• **TEXTAUSSCHNITT**:
Ein Aufruf an Betroffene, sich Hilfe im Krankenhaus zu holen.

Frauennotruf Wetterau

Eine Vergewaltigung ist immer ein Notfall, sowohl für die psychische Gesundheit der Betroffenen, als auch für die körperliche Gesundheit. Viele Betroffene lassen sich jedoch nicht medizinisch versorgen, aus Scham oder Angst, dass über ihren Kopf hinweg Anzeige erstattet oder die Familie informiert wird.
Die medizinische Erstversorgung ist jedoch sehr wichtig, betont Christa Mansky vom Frauen-Notruf Wetterau: »Es besteht die Gefahr von Verletzungen oder einer Schwangerschaft. Zudem sollte abgeklärt werden, ob sexuell übertragbare Krankheiten vorliegen.«
Der Frauen-Notruf koordiniert seit 2015 das Projekt der medizinischen Soforthilfe nach Vergewaltigung im Wetteraukreis und bietet betroffenen Frauen psychosoziale Unterstützung und Beratung an. Im Hochwaldkrankenhaus in Bad Nauheim können sich Frauen und Männer (auch Minderjährige) medizinisch versorgen und auf Wunsch die Spuren gerichtsfest sichern lassen. Die Spuren werden anonymisiert für ein Jahr aufbewahrt, sodass sich die Betroffenen nicht sofort für oder gegen eine Strafanzeige entscheiden müssen. Die behandelnden Ärztinnen und Ärzte unterliegen der Schweigepflicht, das heißt, die Polizei wird nicht ohne Einverständnis der Betroffenen informiert.
Bis Anfang Dezember versorgte das Hochwaldkrankenhaus neun Frauen im vergangenen Jahr. Die Betroffenen waren zwischen 15 und 41 Jahren alt, sieben von ihnen entschieden sich für eine Spurensicherung. Bei der Spurensicherung spielt die Zeit eine sehr wichtige Rolle, da die Spuren zum Teil nur wenige Tage nachweisbar sind. Daher sollten sich Betroffene, so schwer es auch fallen mag, zeitnah an das Krankenhaus wenden und auf eine Dusche oder einen Kleidungswechsel möglichst verzichten. »Niemand muss allein ins Krankenhaus gehen, man kann zum Beispiel eine Freundin zur Unterstützung mitnehmen. Wir bieten auch Begleitungen an und können Fragen zum Untersuchungsablauf beantworten«, sagt Christa Mansky.
In den meisten Fällen kannten die Frauen den Täter bereits im Vorfeld und die Vergewaltigung fand überwiegend im privaten Umfeld und nicht im öffentlichen Raum statt. »Die Zahlen belegen, was in der Wissenschaft und Praxis seit Jahren bekannt ist: die Vorstellung vom dunklen Park oder der Unterführung als gefährlichster Ort für eine Frau ist ein Mythos. Natürlich finden auch dort Gewalttaten statt, aber die größte Gefahr besteht im privaten Umfeld der Frauen und Mädchen«, erklärt Christa Mansky.

• **VORLIEGENDE ZEILEN**:
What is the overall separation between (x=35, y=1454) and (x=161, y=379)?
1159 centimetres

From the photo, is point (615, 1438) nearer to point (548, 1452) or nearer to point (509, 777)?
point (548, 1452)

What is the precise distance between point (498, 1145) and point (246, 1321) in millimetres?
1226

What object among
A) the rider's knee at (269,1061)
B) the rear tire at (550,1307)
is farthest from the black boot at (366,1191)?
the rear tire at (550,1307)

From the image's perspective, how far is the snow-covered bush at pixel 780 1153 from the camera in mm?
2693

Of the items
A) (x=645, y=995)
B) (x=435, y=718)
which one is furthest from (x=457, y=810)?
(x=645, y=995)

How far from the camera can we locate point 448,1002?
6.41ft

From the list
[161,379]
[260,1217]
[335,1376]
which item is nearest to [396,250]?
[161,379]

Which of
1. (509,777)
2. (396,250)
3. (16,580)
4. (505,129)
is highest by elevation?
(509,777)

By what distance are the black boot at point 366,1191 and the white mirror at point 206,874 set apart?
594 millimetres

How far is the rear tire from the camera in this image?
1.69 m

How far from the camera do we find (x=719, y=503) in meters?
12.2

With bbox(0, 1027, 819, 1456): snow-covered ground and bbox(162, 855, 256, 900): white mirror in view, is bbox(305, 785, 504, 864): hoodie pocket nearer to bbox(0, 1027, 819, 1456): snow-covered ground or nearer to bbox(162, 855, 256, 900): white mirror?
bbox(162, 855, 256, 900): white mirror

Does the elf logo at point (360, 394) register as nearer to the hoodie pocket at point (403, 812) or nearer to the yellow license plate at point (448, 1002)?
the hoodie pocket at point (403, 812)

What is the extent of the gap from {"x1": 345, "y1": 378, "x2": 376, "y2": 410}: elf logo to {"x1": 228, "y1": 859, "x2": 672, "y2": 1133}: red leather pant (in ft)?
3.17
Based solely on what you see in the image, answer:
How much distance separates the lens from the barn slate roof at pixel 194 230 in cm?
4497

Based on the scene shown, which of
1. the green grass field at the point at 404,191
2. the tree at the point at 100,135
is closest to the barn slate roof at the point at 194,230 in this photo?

• **ZU ERLEDIGENDE AUFGABEN**:
1 – Drucke aus dem Textausschnitt die Passage beginnend bei „Ein Aufruf an“ und endend bei „Familie informiert wird.“ wortgetreu ab.
2 – Aus welchem Grund werden die gesicherten Spuren laut dem Textausschnitt ein Jahr lang anonymisiert aufbewahrt? Antworte in ein bis drei Sätzen.

• **LÖSUNGEN DER AUFGABEN**:
1 –
Ein Aufruf an Betroffene, sich Hilfe im Krankenhaus zu holen.

Frauennotruf Wetterau

Eine Vergewaltigung ist immer ein Notfall, sowohl für die psychische Gesundheit der Betroffenen, als auch für die körperliche Gesundheit. Viele Betroffene lassen sich jedoch nicht medizinisch versorgen, aus Scham oder Angst, dass über ihren Kopf hinweg Anzeige erstattet oder die Familie informiert wird.

2 – Die Spuren werden ein Jahr lang anonymisiert aufbewahrt, damit sich die Betroffenen nicht sofort für oder gegen eine Strafanzeige entscheiden müssen.